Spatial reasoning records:

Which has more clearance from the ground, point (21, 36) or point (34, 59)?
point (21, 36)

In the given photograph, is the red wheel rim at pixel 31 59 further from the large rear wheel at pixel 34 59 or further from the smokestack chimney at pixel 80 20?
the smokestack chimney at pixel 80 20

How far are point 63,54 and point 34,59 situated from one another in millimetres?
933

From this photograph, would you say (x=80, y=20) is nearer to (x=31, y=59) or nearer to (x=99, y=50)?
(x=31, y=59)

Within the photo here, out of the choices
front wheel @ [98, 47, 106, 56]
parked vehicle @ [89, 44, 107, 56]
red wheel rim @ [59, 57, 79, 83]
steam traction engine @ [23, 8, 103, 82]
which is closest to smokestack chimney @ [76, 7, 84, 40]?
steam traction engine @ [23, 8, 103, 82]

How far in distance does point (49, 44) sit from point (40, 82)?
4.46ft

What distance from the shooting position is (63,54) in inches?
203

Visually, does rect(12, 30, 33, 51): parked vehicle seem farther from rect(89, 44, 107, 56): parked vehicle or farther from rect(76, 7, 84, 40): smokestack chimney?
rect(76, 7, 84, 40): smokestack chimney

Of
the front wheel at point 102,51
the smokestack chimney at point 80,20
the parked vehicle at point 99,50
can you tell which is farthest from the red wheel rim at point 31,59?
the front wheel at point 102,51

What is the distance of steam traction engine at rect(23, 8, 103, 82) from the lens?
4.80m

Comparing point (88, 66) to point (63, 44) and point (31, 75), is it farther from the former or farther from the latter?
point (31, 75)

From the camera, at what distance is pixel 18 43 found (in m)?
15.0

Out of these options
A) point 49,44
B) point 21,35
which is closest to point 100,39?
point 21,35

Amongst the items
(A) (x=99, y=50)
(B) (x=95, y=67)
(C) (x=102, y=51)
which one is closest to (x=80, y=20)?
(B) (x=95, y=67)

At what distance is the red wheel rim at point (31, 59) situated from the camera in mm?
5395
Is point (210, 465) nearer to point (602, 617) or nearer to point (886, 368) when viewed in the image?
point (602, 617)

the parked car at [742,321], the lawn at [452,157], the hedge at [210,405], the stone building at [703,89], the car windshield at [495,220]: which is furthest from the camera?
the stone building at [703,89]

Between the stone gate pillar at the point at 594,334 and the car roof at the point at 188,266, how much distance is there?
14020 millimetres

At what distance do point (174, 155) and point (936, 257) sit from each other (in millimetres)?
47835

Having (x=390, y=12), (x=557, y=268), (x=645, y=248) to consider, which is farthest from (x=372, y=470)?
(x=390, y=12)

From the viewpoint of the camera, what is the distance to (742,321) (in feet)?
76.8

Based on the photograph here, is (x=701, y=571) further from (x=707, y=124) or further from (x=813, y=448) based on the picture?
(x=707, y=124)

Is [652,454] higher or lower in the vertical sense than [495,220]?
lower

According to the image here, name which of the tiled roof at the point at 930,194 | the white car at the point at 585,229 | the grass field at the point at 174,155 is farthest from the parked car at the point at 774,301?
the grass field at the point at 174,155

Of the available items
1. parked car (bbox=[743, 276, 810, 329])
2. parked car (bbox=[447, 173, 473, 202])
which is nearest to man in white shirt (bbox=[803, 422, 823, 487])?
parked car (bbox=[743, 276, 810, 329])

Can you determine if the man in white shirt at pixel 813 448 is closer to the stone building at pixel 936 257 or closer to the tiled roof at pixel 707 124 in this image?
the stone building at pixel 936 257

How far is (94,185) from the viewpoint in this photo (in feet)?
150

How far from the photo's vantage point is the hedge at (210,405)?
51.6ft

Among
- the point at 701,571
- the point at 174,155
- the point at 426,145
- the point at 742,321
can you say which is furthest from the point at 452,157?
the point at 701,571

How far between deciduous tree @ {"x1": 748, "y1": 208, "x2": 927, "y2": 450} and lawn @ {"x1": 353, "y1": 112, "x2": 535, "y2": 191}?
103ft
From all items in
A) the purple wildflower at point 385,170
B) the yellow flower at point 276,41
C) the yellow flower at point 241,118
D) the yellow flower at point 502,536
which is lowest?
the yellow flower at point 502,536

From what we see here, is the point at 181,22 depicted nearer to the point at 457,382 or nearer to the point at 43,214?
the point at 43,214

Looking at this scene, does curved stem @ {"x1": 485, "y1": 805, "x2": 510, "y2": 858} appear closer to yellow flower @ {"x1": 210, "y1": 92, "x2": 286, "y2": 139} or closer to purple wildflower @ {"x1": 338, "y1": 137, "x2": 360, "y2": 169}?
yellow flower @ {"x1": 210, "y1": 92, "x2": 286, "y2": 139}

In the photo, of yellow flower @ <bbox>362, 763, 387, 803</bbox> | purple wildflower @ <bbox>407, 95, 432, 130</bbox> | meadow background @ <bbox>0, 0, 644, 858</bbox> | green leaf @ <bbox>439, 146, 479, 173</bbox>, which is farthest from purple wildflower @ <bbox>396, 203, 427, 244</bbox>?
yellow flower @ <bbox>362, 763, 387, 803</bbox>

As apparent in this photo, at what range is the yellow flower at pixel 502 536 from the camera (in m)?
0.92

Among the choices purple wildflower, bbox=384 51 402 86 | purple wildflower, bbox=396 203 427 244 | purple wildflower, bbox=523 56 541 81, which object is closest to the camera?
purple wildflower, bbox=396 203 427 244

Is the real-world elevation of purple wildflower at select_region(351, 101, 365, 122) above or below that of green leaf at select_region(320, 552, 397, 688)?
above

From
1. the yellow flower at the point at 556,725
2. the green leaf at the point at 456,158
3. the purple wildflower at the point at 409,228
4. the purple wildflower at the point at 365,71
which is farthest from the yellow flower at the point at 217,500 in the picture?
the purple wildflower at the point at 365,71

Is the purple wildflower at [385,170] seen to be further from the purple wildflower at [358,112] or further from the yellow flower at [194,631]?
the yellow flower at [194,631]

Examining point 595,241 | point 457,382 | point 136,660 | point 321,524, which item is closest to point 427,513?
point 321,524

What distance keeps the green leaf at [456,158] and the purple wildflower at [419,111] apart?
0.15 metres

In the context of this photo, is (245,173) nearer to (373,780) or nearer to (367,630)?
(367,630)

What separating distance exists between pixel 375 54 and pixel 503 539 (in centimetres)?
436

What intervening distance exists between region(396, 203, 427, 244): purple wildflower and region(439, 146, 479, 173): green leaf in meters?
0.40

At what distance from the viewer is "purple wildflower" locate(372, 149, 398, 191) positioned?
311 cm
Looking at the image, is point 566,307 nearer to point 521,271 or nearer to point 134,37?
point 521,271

---

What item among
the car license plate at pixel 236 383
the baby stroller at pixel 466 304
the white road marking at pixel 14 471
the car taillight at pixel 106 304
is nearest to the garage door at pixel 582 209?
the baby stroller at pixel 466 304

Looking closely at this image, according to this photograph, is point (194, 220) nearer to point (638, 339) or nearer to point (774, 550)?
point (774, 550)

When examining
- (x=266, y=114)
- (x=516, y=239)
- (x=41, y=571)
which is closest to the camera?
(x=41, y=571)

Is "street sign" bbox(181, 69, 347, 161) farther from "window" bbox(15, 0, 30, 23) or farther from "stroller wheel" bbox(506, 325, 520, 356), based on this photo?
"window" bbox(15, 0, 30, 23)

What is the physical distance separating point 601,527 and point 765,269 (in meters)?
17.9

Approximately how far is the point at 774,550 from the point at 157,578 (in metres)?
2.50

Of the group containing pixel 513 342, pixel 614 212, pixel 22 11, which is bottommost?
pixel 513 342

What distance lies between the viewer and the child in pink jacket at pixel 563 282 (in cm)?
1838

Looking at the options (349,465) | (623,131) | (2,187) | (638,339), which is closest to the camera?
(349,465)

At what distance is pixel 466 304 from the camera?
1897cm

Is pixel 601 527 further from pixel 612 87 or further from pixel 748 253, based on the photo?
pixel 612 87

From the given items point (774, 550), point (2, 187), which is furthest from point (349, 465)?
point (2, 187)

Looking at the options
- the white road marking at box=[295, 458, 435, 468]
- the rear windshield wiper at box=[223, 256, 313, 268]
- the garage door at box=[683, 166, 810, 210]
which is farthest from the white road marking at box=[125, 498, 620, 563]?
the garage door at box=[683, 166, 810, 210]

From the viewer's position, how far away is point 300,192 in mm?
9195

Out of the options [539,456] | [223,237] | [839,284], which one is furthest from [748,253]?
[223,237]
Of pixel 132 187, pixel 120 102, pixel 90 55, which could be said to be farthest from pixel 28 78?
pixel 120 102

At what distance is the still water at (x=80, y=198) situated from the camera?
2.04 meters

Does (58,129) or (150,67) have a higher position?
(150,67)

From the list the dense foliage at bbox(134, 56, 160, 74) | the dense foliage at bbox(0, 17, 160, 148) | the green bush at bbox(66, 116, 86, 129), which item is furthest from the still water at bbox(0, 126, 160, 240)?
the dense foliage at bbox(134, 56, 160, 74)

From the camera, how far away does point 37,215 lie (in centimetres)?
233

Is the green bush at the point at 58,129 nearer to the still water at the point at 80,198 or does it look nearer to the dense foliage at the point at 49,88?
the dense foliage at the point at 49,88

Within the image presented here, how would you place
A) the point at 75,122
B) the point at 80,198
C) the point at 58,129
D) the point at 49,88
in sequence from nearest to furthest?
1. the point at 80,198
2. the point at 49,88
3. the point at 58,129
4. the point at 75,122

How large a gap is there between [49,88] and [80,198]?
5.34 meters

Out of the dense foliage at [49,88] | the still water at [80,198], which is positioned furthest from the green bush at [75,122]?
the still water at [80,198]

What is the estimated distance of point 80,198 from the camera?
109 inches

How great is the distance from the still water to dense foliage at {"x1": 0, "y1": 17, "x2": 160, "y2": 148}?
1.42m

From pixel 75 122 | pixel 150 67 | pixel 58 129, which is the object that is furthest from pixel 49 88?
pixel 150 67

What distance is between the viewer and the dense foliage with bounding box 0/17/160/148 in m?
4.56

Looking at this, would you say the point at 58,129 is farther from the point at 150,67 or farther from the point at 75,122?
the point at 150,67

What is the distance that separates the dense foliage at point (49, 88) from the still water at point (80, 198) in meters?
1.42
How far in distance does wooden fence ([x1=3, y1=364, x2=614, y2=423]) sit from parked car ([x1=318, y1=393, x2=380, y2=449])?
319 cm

==

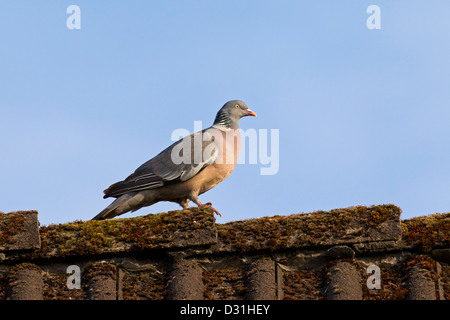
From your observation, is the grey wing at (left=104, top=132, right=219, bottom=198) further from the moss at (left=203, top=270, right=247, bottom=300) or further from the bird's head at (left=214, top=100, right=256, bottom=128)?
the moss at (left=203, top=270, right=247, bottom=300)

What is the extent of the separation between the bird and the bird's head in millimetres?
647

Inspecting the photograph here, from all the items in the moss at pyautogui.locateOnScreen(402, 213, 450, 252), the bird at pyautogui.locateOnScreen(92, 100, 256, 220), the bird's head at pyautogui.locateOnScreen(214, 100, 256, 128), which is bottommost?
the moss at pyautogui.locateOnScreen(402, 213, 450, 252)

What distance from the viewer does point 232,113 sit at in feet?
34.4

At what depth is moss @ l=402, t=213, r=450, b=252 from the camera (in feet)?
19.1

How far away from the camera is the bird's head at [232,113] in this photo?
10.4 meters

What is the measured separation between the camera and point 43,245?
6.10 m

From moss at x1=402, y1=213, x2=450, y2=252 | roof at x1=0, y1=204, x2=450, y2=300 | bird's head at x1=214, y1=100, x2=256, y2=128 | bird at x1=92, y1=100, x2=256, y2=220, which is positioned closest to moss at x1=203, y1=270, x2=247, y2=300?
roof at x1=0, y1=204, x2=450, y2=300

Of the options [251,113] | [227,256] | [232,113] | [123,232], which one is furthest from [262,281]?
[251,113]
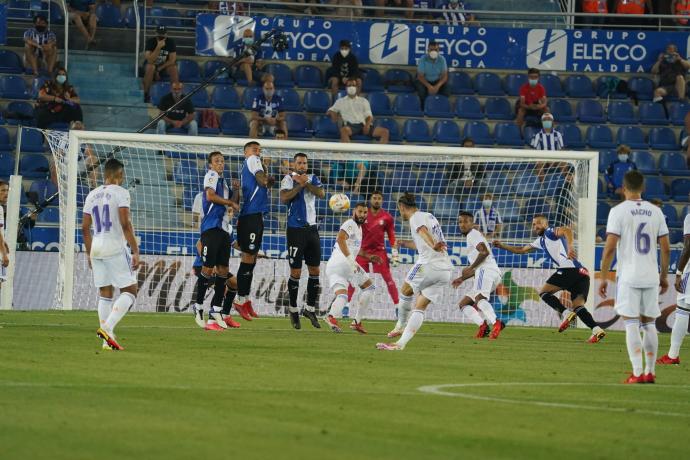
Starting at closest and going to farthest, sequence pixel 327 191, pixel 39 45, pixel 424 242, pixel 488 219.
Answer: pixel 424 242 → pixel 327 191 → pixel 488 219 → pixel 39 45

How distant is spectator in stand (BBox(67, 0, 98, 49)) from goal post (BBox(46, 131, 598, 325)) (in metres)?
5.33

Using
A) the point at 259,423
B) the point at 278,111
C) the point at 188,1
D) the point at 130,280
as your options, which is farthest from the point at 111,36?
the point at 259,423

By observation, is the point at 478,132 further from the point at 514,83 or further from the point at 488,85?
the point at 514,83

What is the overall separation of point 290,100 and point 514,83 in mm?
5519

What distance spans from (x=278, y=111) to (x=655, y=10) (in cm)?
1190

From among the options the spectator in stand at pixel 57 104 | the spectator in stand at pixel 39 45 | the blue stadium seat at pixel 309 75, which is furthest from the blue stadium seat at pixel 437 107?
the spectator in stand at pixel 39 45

§ **EXERCISE AIM**
Locate each line in the records above containing the string "field" with matching case, and copy those lines out.

§ **TASK RESULT**
According to the image here, name which of the tiled roof at the point at 930,194 | the white car at the point at 585,229 | the grass field at the point at 174,155 is farthest from the parked car at the point at 774,301?
the grass field at the point at 174,155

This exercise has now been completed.